ASSIGNMENT:
Please print each entry below exactly as it reads.

INFORMATION:
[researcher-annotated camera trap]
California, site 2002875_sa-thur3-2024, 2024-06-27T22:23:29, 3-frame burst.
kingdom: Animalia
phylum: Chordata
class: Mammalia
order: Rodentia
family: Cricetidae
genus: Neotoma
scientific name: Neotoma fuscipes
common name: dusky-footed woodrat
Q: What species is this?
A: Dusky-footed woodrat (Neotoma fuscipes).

SOLUTION FOR THIS TASK:
[researcher-annotated camera trap]
California, site 2002875_sa-thur3-2024, 2024-06-27T22:23:29, 3-frame burst.
kingdom: Animalia
phylum: Chordata
class: Mammalia
order: Rodentia
family: Cricetidae
genus: Neotoma
scientific name: Neotoma fuscipes
common name: dusky-footed woodrat
Q: What species is this?
A: Dusky-footed woodrat (Neotoma fuscipes).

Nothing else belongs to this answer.